The type of radioactive marker to use, and how accurate it is in binding to tau protein, is also under scrutiny. A number of tau trackers are in the works, and each seem to have unique characteristics. The UCLA study’s [f-18]FDDNP is an older marker that critics say isn’t specific enough because it can also bind to amyloids, which are misfolded proteins commonly seen in Alzheimer’s brains.
Bailes and several of his UCLA co-authors have launched a company to develop [f-18]FDDNP, and they defend their tracer this way: “Most CTE sufferers have been found at autopsy to have tau, but also about 40% have had amyloid as well. So they are showing both degeneration markers in the brain,” says Bailes.
“Most importantly, it’s a distinct pattern that we haven’t seen in any other condition — not in Alzheimer’s, not in other forms of dementia, and certainly not in normal controls. So it’s not just what we’re binding to, it’s that this pattern appears to be distinct and it appears to be the areas that have been damaged in autopsy studies of sufferers with CTE.”

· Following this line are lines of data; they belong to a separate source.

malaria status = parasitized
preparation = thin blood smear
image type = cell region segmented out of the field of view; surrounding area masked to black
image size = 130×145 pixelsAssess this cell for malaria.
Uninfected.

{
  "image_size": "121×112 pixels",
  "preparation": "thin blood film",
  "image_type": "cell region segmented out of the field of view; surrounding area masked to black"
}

Ling has a more global view. “In the end, these scans are just scans. That’s all that they are. It really has to do with the context of the patient. We have to understand the patient: What is their history? Do they have multiple head injuries? Do they have anything else that could compound this?”
Right now, prevention is the only treatment
At this time, there is no cure for CTE. There are no real treatments, either. All that can be done is to treat the symptoms. Psychotherapy and antidepressants are often prescribed for anxiety and anger, while memory issues are tackled with lifestyle and diet changes that may or may not help.

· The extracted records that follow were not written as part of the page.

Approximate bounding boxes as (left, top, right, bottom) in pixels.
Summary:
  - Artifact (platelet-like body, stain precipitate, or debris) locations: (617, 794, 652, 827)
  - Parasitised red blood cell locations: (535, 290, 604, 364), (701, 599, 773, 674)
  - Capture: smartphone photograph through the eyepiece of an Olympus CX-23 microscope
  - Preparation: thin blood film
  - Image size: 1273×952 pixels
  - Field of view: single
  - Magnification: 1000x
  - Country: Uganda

“There really is no concussion pill, there’s no specific medication we have to treat these,” says Bailes. “It’s recognition, it’s taking that individual out of harm’s way for future impacts or blast injury, and it’s allowing the brain to heal.”
Experts agree that accurately identifying brain injury on the spot is critical. That’s because the risk increases each time you have one. “Every concussion predisposes you to be a little more sensitive to have another one, especially if they are in close proximity time wise,” says Bailes.
The hope is that science will develop a test that can diagnose brain trauma in war zones or on the sidelines of a football game at the time of injury. Several are in development, but only a pencil-and-paper test is in use right now.
For Shane Garcie, all that matters is what can be done to keep other soldiers from ending up like him.
“I’ve talked to other doctors and a couple of neurologists and neurosurgeons, and they’re like, ‘Man, really, I don’t know how you’re functioning like you are,’ he says. “I could’ve been a comedian. I was very quick-witted, very smart. Now I stutter. I sputter. I lose words. I can be having a conversation and forget everything we’re talking about.”
“But it’s not just Shane that’s having all these brain issues. There were thousands of troops who were getting blasted by IEDs, car bombs, RPGs, grenades. I want them to know that they’re not alone.”
For Tommy Shoemaker, it’s important that soldiers with CTE receive a physical diagnosis, rather than just being lumped under the umbrella of post-traumatic stress disorder. To him, it matters a great deal that his symptoms are the result of a brain injury, instead of the inability to cope with the emotional fallout of trauma.
“People are more apt to accept a physical disorder than they are mental disorders,” he says. “So if you can do that for soldiers, I think that’s a big plus.”
“I think it’s a plus when they go to get a job, you know, and they ask ’em: ‘Do you have a mental disorder?’ Well no, I don’t. I have a brain injury. Nobody wants to be diagnosed as having a mental disorder.”